Introduction to relevant frameworks of Taobao's highly scalable and high-performance architecture

An application stateless (Taobao session framework)

As the saying goes, the scalability of a system depends on how the application state is managed. Why do you say that? Let's imagine, if we save a lot of state information with the client in the session, what should we do when the server that saves the state information goes down? Generally speaking, we solve this problem through clusters, and the so-called cluster not only has load balancing, but more importantly, it has failure recovery failover, such as cluster node broadcast replication adopted by tomcat, paired replication adopted by jboss Wait for the session state replication strategy, but the state recovery in the cluster also has its shortcomings, that is, it seriously affects the scalability of the system, and the system cannot achieve good horizontal scalability by adding more machines, because the communication of sessions between cluster nodes will change with time. As the number of nodes increases, the overhead increases. Therefore, in order to achieve the scalability of the application itself, we need to ensure the statelessness of the application, so that each node in the cluster is the same, so the system is at a better level. telescopic.

OK, the importance of statelessness is mentioned above, so how to achieve statelessness? At this point a session framework will come into play. Fortunately, Taobao already has such a framework. Taobao's session framework uses client cookie implementation, which mainly saves the state in the cookie, so that the application node itself does not need to save any state information, so that when the number of system users increases, more application nodes can be added by adding more application nodes. To achieve the purpose of horizontal expansion. However, the use of client-side cookies to save the state will also encounter limitations. For example, each cookie generally cannot exceed 4K in size, and many browsers limit a site to save a maximum of 20 cookies. Taobao cookie The framework uses a "multi-value cookie", which is a composite key corresponding to the value of multiple cookies, which not only prevents the number of cookies from exceeding 20, but also saves the space for cookies to store valid information, because each cookie will have about 50 by default. bytes of meta information to describe the cookie.

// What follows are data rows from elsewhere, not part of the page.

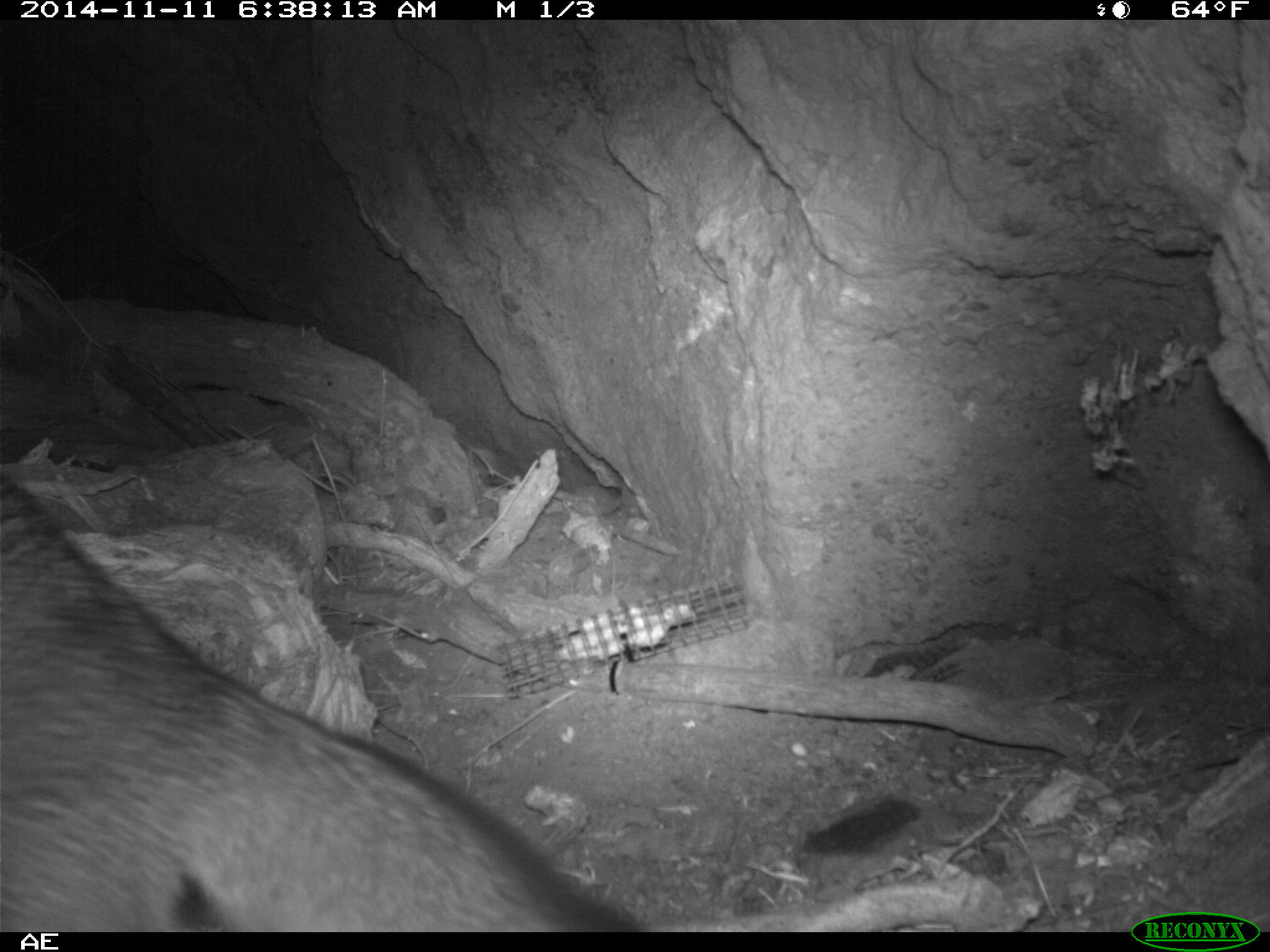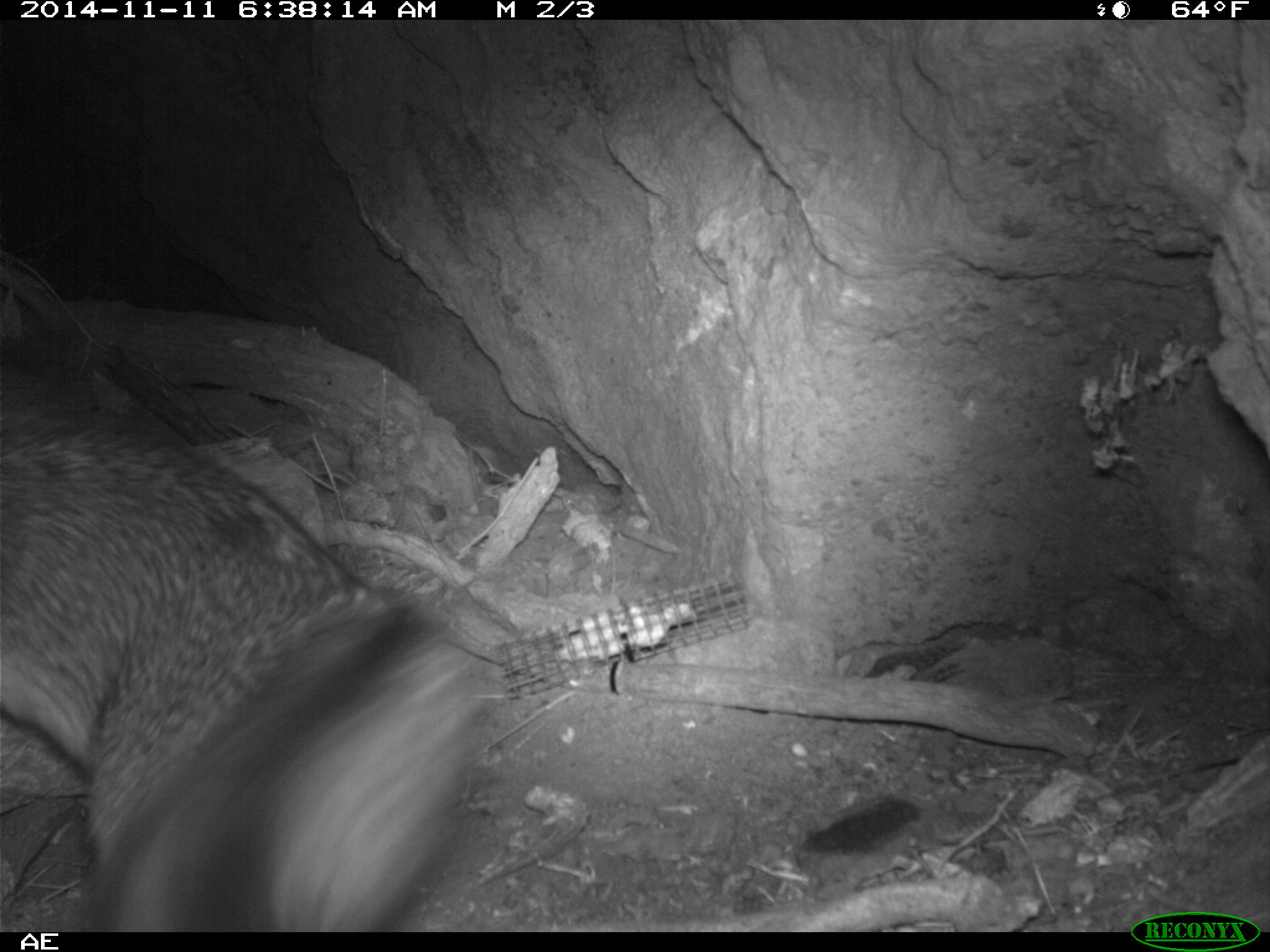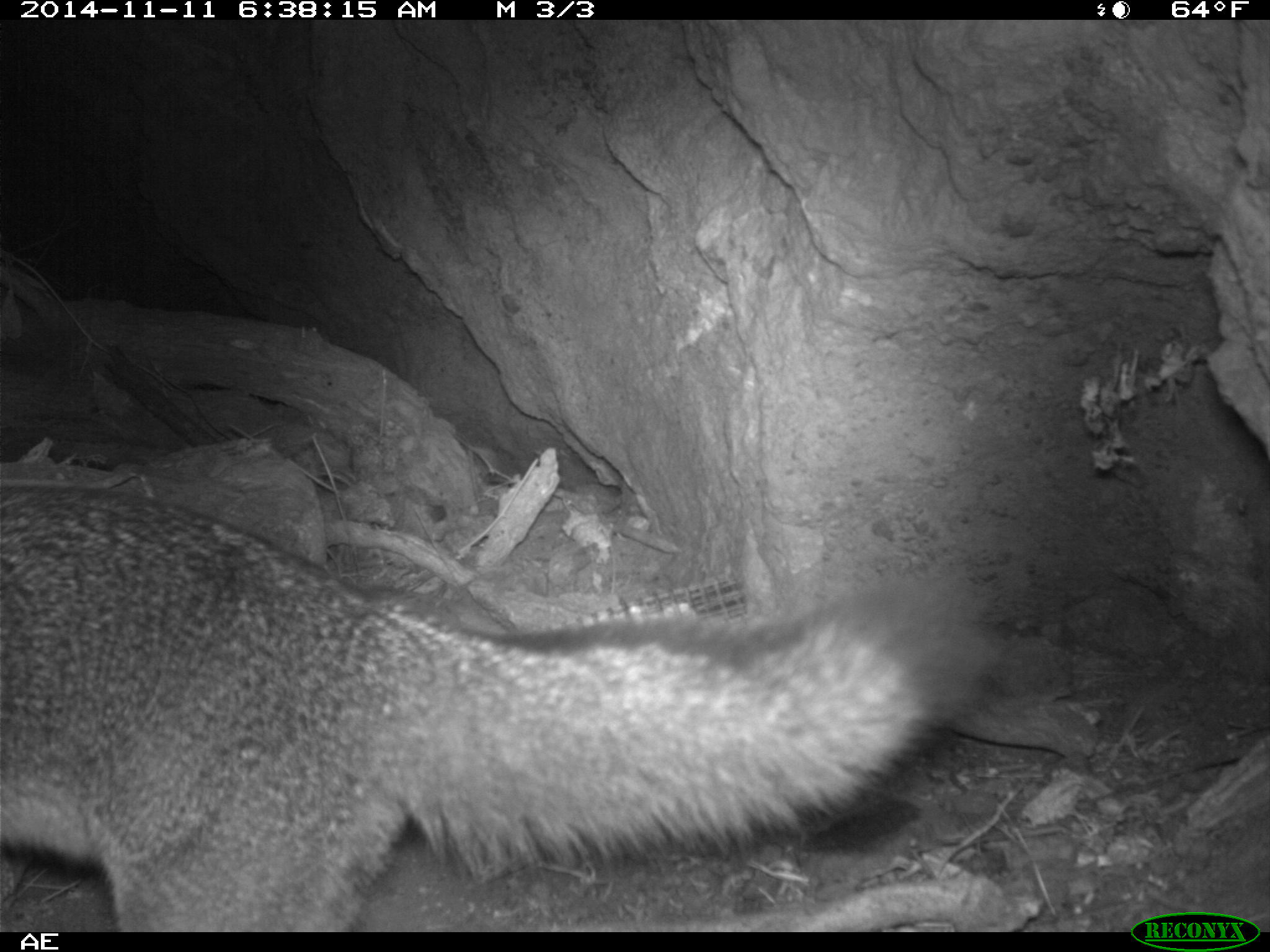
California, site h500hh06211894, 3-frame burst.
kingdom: Animalia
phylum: Chordata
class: Mammalia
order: Carnivora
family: Canidae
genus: Urocyon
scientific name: Urocyon littoralis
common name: island fox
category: fox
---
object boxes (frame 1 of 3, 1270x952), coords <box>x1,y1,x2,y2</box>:
fox: <box>0,472,641,932</box>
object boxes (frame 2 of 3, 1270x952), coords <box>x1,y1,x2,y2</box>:
fox: <box>0,379,494,930</box>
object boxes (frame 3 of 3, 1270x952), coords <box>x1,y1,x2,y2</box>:
fox: <box>0,477,1003,928</box>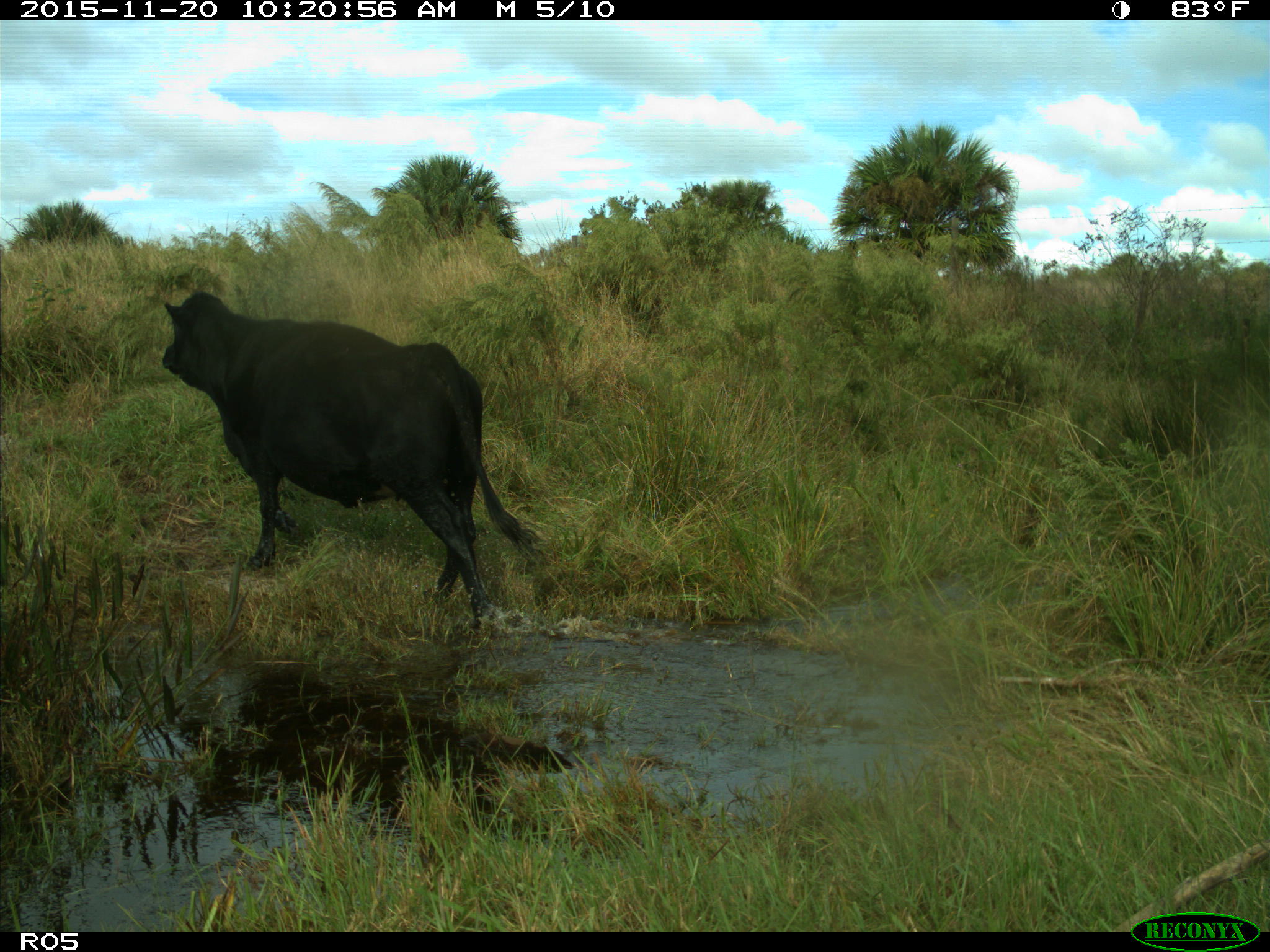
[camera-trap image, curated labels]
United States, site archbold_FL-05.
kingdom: Animalia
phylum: Chordata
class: Mammalia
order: Artiodactyla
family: Bovidae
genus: Bos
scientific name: Bos taurus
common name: domestic cow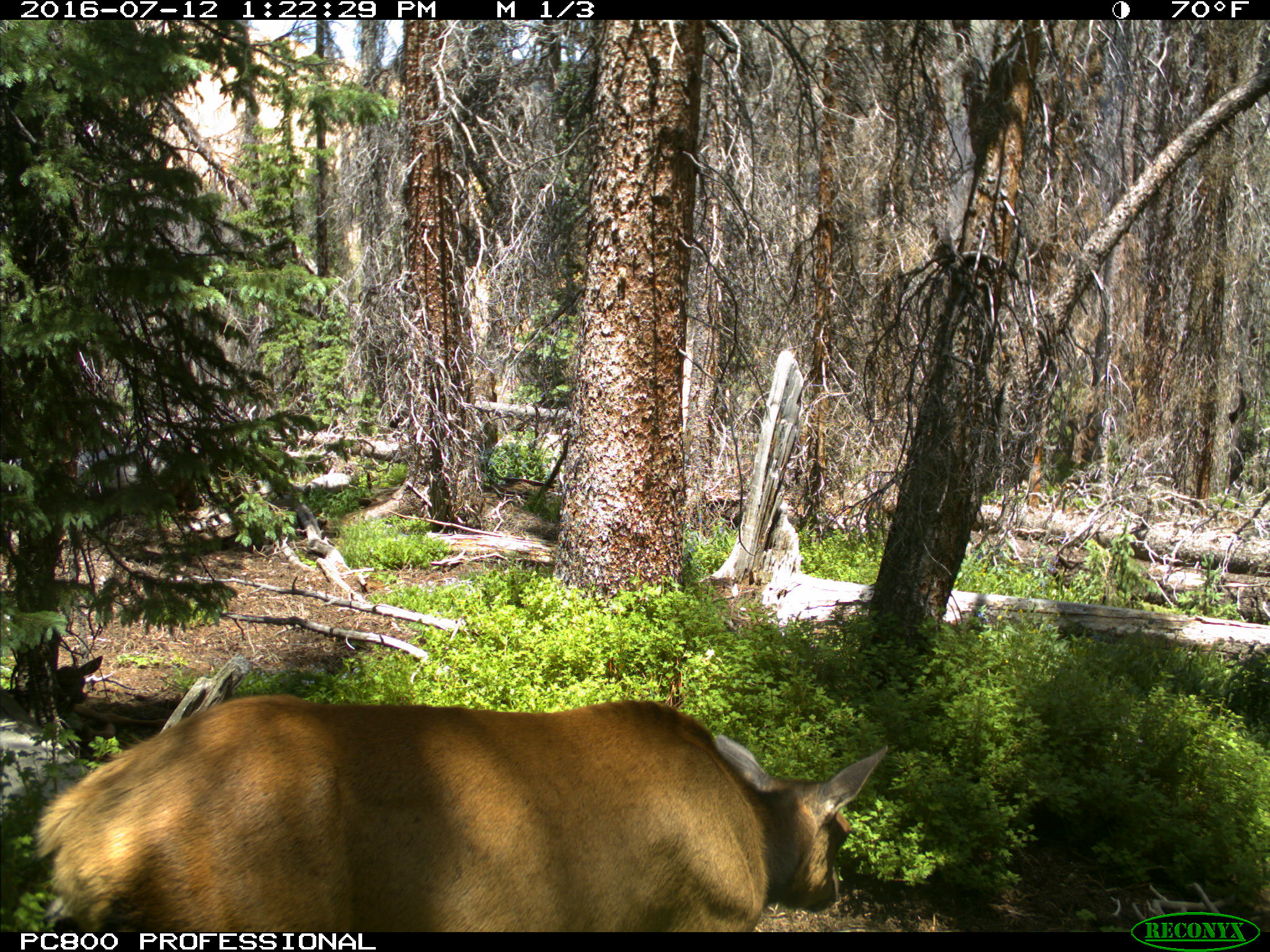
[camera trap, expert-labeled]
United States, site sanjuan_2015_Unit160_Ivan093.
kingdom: Animalia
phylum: Chordata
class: Mammalia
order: Artiodactyla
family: Cervidae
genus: Cervus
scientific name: Cervus elaphus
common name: red deer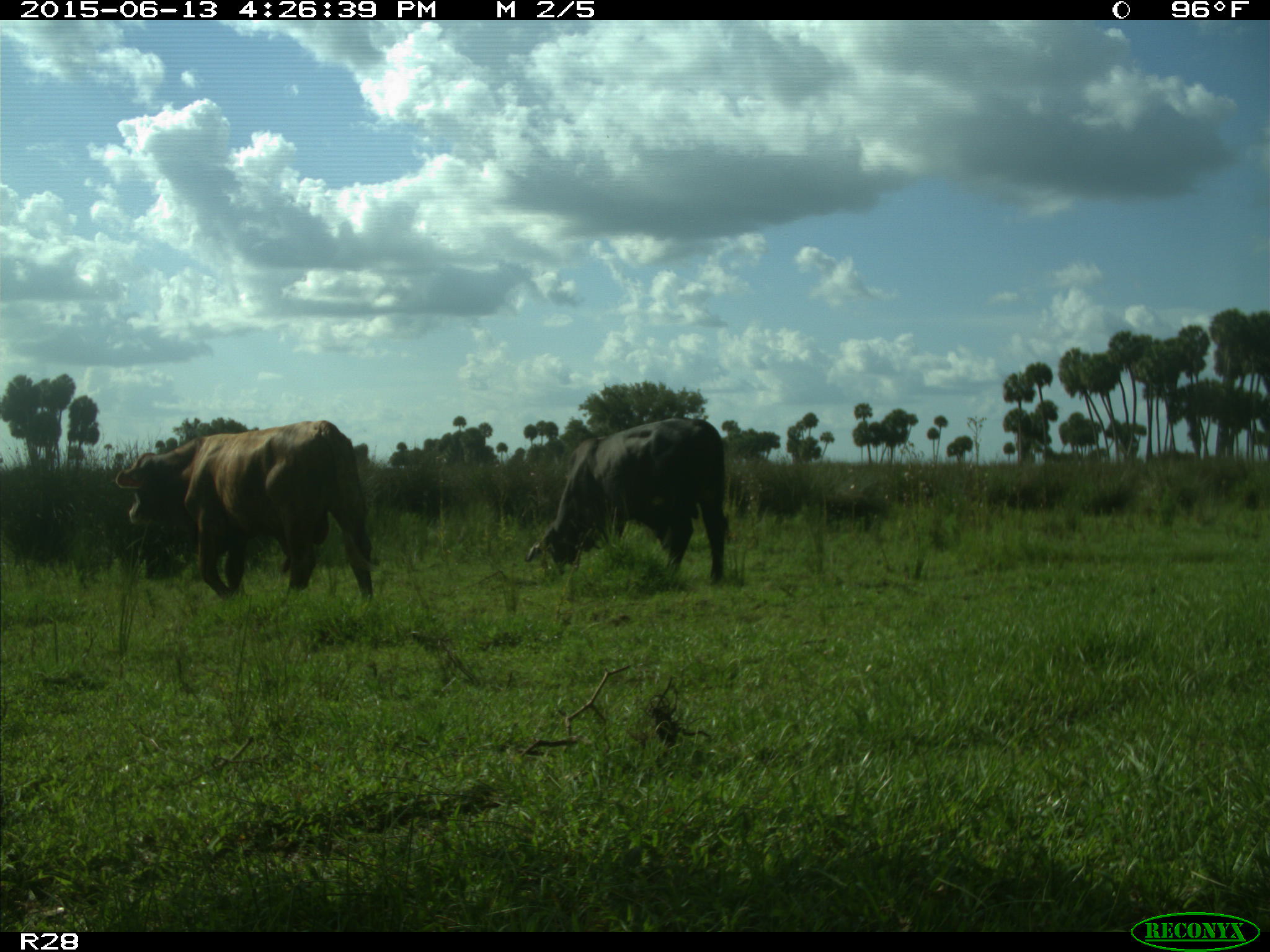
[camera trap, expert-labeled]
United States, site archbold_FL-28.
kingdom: Animalia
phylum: Chordata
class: Mammalia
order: Artiodactyla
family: Bovidae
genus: Bos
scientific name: Bos taurus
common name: domestic cow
Bos taurus (domestic cow).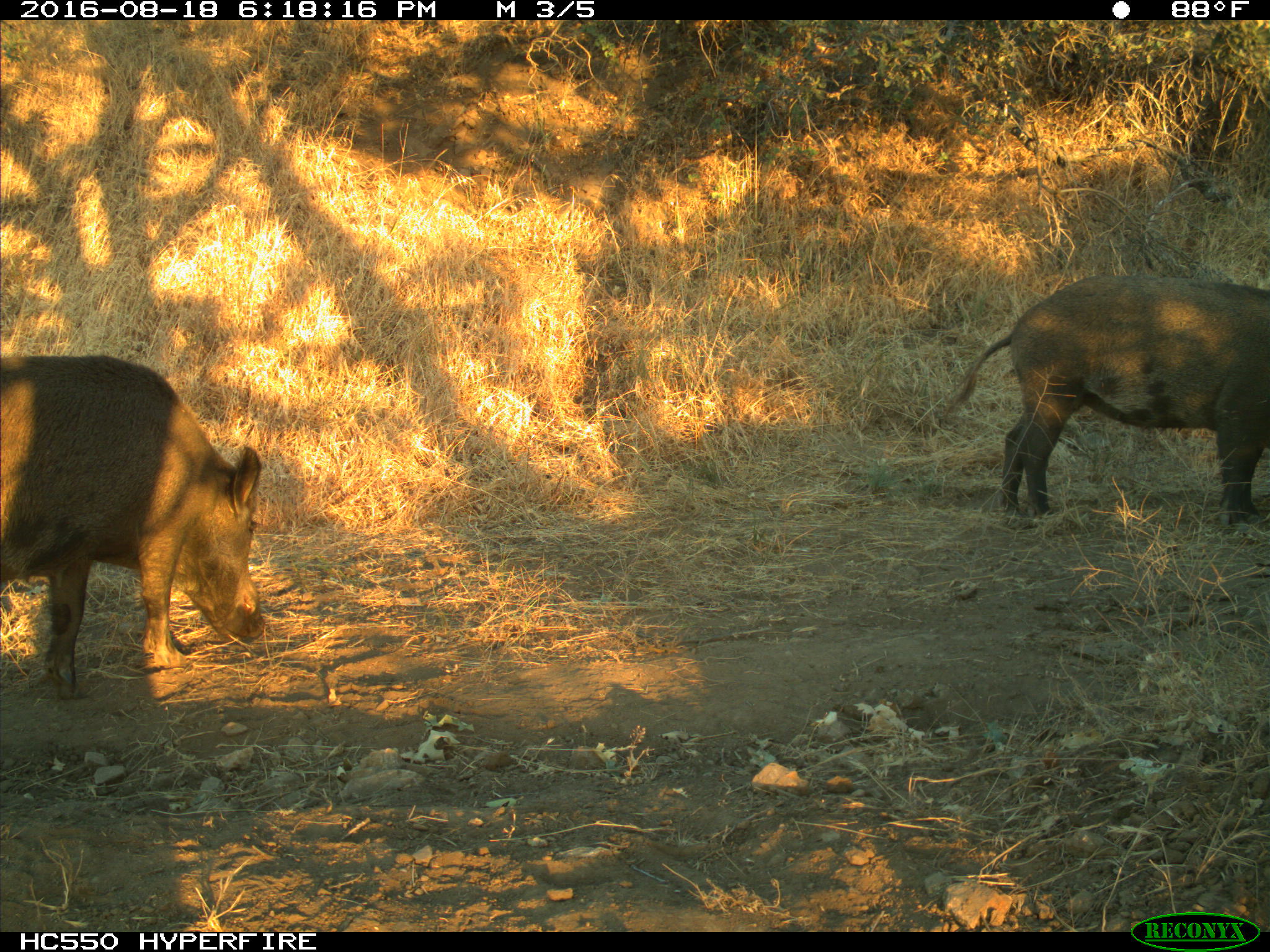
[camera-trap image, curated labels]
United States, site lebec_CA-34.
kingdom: Animalia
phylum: Chordata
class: Mammalia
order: Artiodactyla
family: Suidae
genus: Sus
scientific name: Sus scrofa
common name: wild boar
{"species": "Sus scrofa (wild boar)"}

In addition to Taobao's current session framework implementation, it is actually done by centralized session management. Specifically, multiple stateless application nodes are connected to a session server, the session server saves the session in the cache, and the back end of the session server is reconfigured. There are underlying persistent data sources, such as databases, file systems, etc.

2. Brothers who effectively use cache (Tair)

for Internet applications should all know how important caching is for an Internet application. From browser caching, reverse proxy caching, page caching, partial page caching, object caching, etc. are all caches application scenarios.

Generally speaking, the cache can be divided into: local cache and remote cache according to the distance from the application. Generally, either local cache or remote cache is used in the system. If the two are used together, the data consistency processing of local cache and remote cache will become larger and more troublesome.

In most cases, the cache we are talking about is read Cache, there is another type of cache: write cache. For some data with low read-write ratio and low demand for data security, we can cache it to reduce access to the underlying database, such as access to statistical commodities The number of times, the number of statistical API calls, etc., can be written to the memory cache first and then delayed to the database, which can greatly reduce the write pressure on the database.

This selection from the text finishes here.